The last moralist.

AuthorSharrett, Christopher

With the release of his latest picture, "The Funeral," director Abel Ferrara has established himself as something of a rarity within the motion picture industry--a moviemaker with a distinct moral vision. Ferrara has little interest in making movies about other movies or cynically celebrating pop culture. He is among the few American directors who creates characters and situations the viewer actually can care about, and for all his super-hip, acid New York pedigree, Ferrara's work sustains a moral and, to some, a moralistic vision.

Ferrara's films display a profound sense of social collapse, to the extent that he often is subjected to the familiar and tired criticism that he merely is partaking of the depravity he chronicles. Nevertheless, it is hard to miss his deep humanist concerns emerging from the catastrophic landscape he paints.

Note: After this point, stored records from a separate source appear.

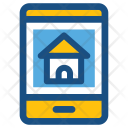 Online Property Mobile Icon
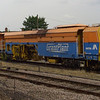 DR75403 - Matisa B41 UE Tamper at Barnetby on 24th June 2008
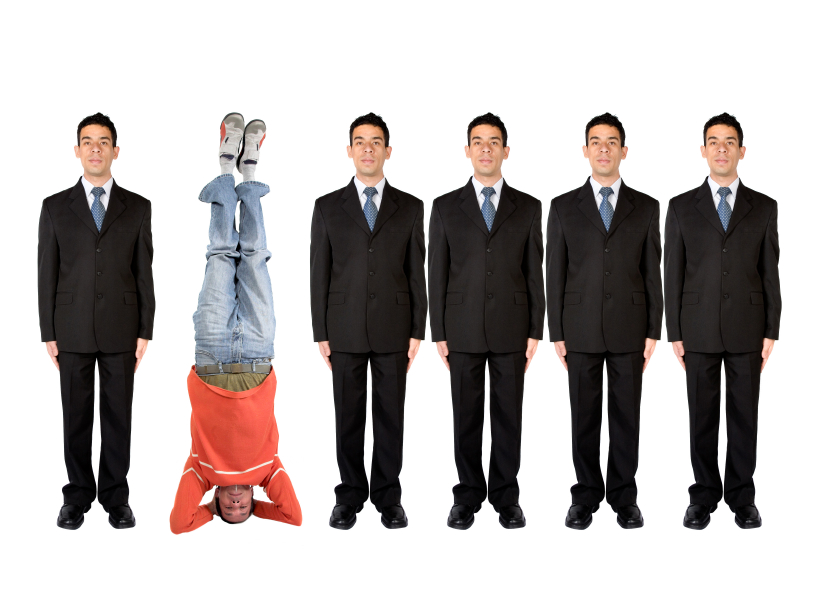 grow business, be different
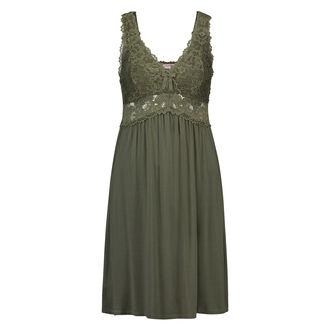 Modal Lace natkjole, grøn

In "The Funeral," an organized crime family, led by Christopher Walken (who has become for Ferrara what Marcello Mastroianni was for Federico Fellini or Max von Sydow for Ingmar Bergman--a kind of authorial persona), confronts the consequences of its assumptions. The rewards for blind family allegiance is a subject well-mined in films such as "The Godfather," but Ferrara takes audiences to much more fundamental psychological/emotional issues of family bonding than the operatic, Greek-tragic concerns of someone like Francis Ford Coppola.

Mobsters Walken and Chris Penn mourn the death of their kid brother (Vincent Gallo), victim of a vendetta murder. The latter's interest in having his family protect trade unionists and the poor divides his brothers and hearkens to Sergio Leone's "Once Upon a Time in America," with the notion that the Mob's falling out of touch with its immigrant origins and its connections with the downtrodden becomes a parable for the failure of the American Dream. In "The Funeral," the same parable pertains, but with an emotional depth and vulnerability rare in larger-scale crime sagas.

The film also defies generic conventions in that there are few dramatic highpoints as it eschews bloody set-pieces and abrupt turnabouts in the action. As in his other works, Ferrara emphasizes life's relentlessly absurd and implacable element. Motivations often are ambiguous (as when Walken changes his mind about chopping off the legs of a rival thought to be the killer of his brother). Still, the movie offers an emotional catharsis that provides little closure, as the Penn character discovers he is unable...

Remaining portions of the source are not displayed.